I’m not a socialist.

I could just leave my argument there but this article has to be at least 500 words so I will provide specific examples.

1. College shouldn’t be free.

College is a privilege, not an entitlement. It should be an investment by the student for his or her future. Making college free for everyone will cheapen its value and make a master’s degree essential to be competitive in the job market. Are we going to make graduate degrees free as well? Stop being ridiculous.

This is the point where Bernie supporters usually start to attack me during my argument. I’m often told that I have no compassion and that I don’t care about helping the less fortunate. This is where they would be wrong.

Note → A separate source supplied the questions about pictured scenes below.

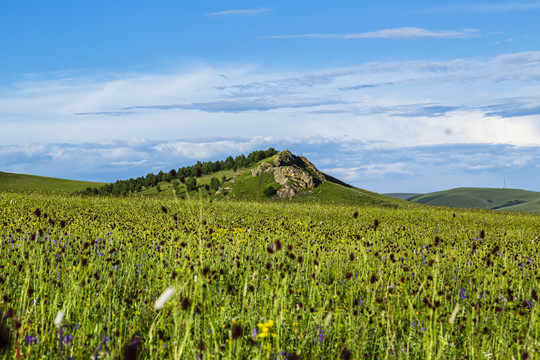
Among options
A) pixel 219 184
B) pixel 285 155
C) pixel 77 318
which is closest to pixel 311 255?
pixel 77 318

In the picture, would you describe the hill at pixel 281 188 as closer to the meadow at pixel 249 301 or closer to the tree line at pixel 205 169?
the tree line at pixel 205 169

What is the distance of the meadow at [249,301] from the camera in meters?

I believe that in a society built on free markets everyone would be able to succeed. It’s a difference in the pathway, not the destination.

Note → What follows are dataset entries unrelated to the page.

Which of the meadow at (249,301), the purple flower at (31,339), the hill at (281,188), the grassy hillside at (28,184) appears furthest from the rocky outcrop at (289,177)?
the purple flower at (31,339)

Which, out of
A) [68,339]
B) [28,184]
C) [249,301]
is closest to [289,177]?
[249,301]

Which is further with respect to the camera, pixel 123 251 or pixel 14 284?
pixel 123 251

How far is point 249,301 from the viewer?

2. Please, don’t raise taxes.

I’m not rich. Never have been, and as a Criminal Justice Major I more than likely never will be. I’m sure that there will be times when I struggle to make ends meet. However, that is not the rich’s fault. We should be congratulating those who have more success than us and be taking notes to better ourselves, not wanting them to pay for our stuff through increased taxes. We should encourage success, not punish it. Again, I’m not heartless. I just believe that it is not the government’s place to steal from one person and give to another.

3. I don’t like Big Government.

I really want the government to stay out of my business. That includes my wallet. I earned my money, and as a result I believe that I have the right to keep it. Bernie’s reforms would cause a huge growth in the size of government and that scares me. American government is already much bigger than it was intended to be, let’s not make it bigger. Originally, the government was not allowed to tax a person’s income. The Constitution had to be amended to allow this to happen (16th Amendment). Sanders wants to tax some people as much as 52 percent. I unapologetically believe that there is nothing right about the government taking half of your income, not matter how much you make.

4. Social Security shouldn’t even exist in the first place, let’s not expand it.

People should be in charge of their own savings and retirement. If they are not mature enough to save, that’s not anyone else’s fault. I hate that I have to pay into a system that I personally don’t believe will be around to pay me back by the time I’m old enough. If people were allowed to take the money that would usually go toward Social Security and apply it toward a conservative retirement fund, they’d have a sizable sum by the time they retired, and they would be able to pass anything left over to their children. It’s actually more compassionate to let people do their own investing than let the government mandate it.

5. I don’t believe in wage regulation.

I personally believe that if wages weren’t regulated by a minimum wage law, they would be higher. Raising the minimum wage will only cause inflation across the whole economy, eventually placing those who have minimum wage jobs in the same bracket of purchasing power that they were in before. There are other ways to make an economy healthier and to raise wages. They’re called free markets. Also, this could actually eliminate jobs. Some businesses, particularly the small, local businesses that we all want to succeed, simply could not afford an increase to $15 an hour. They would have to lay people off or shut down entirely.

I’m sure many will think I am heartless for my laissez-faire approach to economics. I don’t believe these things because I think they will give any one person an advantage. I believe these things because I think they will lead to prosperity for all people. Bernie doesn’t agree and that is why I cannot “feel the Bern.” Socialism is a flawed idea. Remember the awesome movie "The Incredibles"? In the film, a character says, “When everyone’s super, no one will be.” The same can be said for socialism and its fight for income equality. Socialism stifles creative innovation and makes everyone bland instead of the unique, free individual they were born as.